There's no better time for this elegant red for all seasons

The sense of dislocation of middle autumn in southern California can only be described as mind-boggling. Where else in the greater 48 can you experience 90-degree November days, with Santa Ana winds arid enough to make you crave a Calamine bath? (To the unintiated, this is what meteorologists call "fire weather," the combination of intense heat and dryness that causes entire communities to burst into flames at this time every year.) Now imagine what it's like to park your car, cross the parking lot with that heat and those high winds leaving you sweaty and tousled, wander into your neighborhood grocery store, and walk right into an end-cap display brimming with decorative horns o' plenty and Santas.

Welcome to the traditional start of southern California's holiday season.

Yes, I'm very aware that this country's weather is as variable as any on the planet. While locals here roast and endure 58-mph gusts (that's what I've just read on a local news source), the Midwest is getting hammered by an early snowstorm, and residents in the Northeast are just digging out from several days of heavy rain. Yet no matter where American oenophiles live, most of them still want a glass of Pinot Noir, Beaujolais, Grenache, Sangiovese, or another light red with their dinner. That preference is easy to understand, since they've probably quaffed easy-drinking whites, roses, and bubblies for the last six months to beat the heat and humidity.

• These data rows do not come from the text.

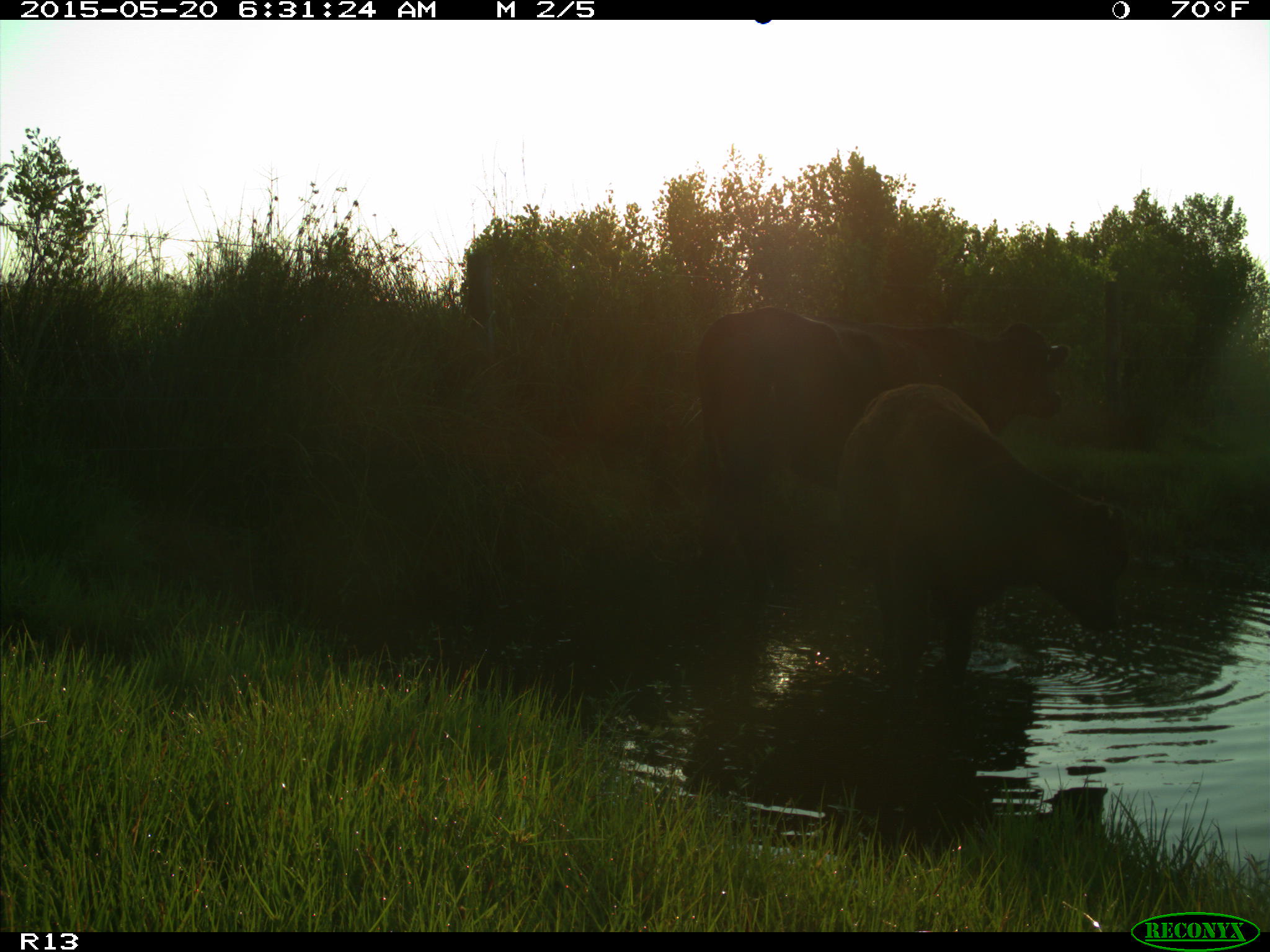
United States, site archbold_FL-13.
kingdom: Animalia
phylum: Chordata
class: Mammalia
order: Artiodactyla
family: Bovidae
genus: Bos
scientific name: Bos taurus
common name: domestic cow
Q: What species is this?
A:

So what'll satisfy wine fans not yet ready to plunge into heavyweights Syrah, Cabernet Sauvignon, Zinfandel, or Bordeaux for the next five months ... and, come to think of it, be a star on Turkey Day?

REGNARD HAUT COTES DE BEAUNE PINOT NOIR 2005/CHABLIS: ABOUT $15

100% Pinot Noir. In 1860, Zephir Regnard founded his winemaking business, a house that would later become of the most prestigious in the Chablis sub-region. Baron Patrick de Ladoucette bought Regnaud in 1984, ensuring its dedication to producing wines of classic style and tradition. The essence of a classic red Burgundy is a haunting, unforgettable melding of purity, delicacy, and earthiness, and this ethereal beauty from Baron de Ladoucette has those qualities in abundance: a gossamer-light bouquet and palate of Bing cherries, lilacs, roses, mushrooms, black pepper, and freshly tilled earth. With its pale ruby hue, fragile body, surprising grip on the mid-palate, and an ever-lasting finish with subtle spices. It summarizes everything that this varietal from this famed region should be. It acts like a premier cru with a price tag of at least $50, yet numerous retailers have it on their shelves in the $15 neighborhood. If you haven't had the chance to sample a quality Burgundy, take the plunge. (Dare we suggest that its elegance and balance would make it a hit on your Thanksgiving table?)